By: Terresa Monroe-Hamilton

Zombie: Very tasty-looking! That powdered sugar helps to neutralize the Satan flavor.

Holy pitchforks! You didn’t think I could let this one just float on by did you? 8)

Zombie is running a contest at Pajamas Media on the ‘Satan Sandwich’ instant-classic metaphor and this one should be a doozie… Calling iOwnTheWorld and RedState… Hades food graphics please. With a dash of Progressive/Marxism added for flavor. From Zombie:

Well, it looks like we’ve just entered the Sugar-Coated Satan Sandwich era — better known as the post-Debt-Deal Age.

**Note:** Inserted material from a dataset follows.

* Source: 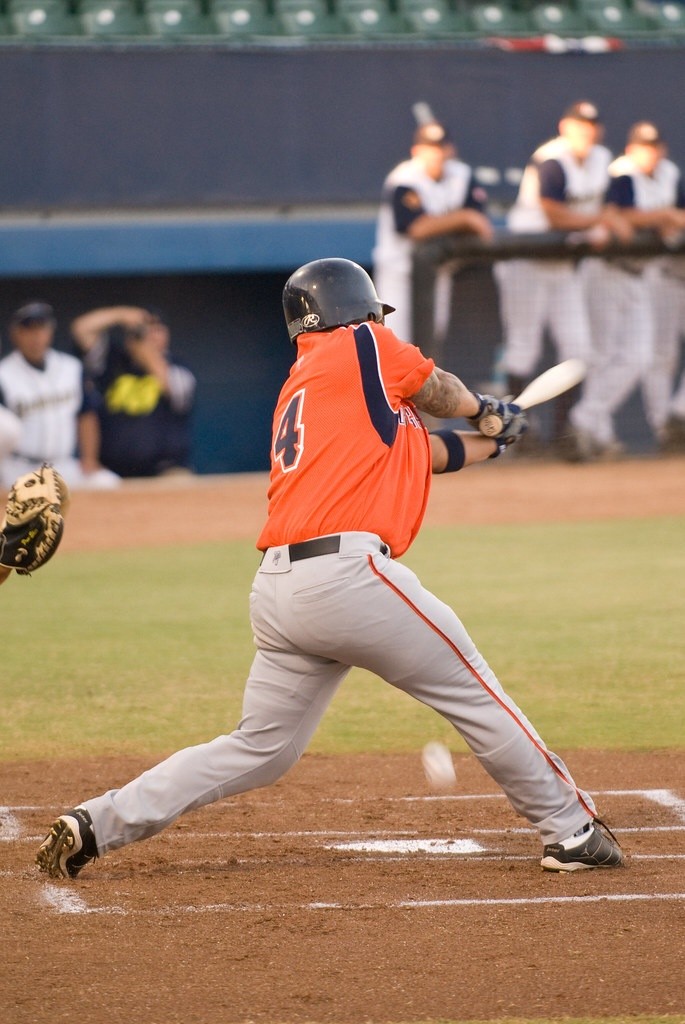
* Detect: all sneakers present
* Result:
[541,816,622,874]
[34,805,98,881]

The more entertaining title derives from the instant-classic metaphor concocted earlier today by Emanuel Cleaver, chairman of the Congressional Black Caucus, who described today’s debt compromise as a “sugar-coated Satan sandwich,” by which I assume he meant he planned to vote against it — unless Satan meat is a new food trend I somehow managed to miss.

And it sounds like the perfect meal for a country that is literally going to Hell in a hand basket. Although not for the reasons Emanuel envisions, but nevertheless there will be a hot time in the old Republic soon as we careen off a debt cliff. This car is being driven by Marxists with the help of RINOs. Well done asshats.

So, as it all burns down in an American financial frenzied Boogie Fever sort of way, let’s just toast some marshmallows and imbibe to your heart’s content. It’s the end of the world and I’m feeling fine. American patriots will survive – screw the government.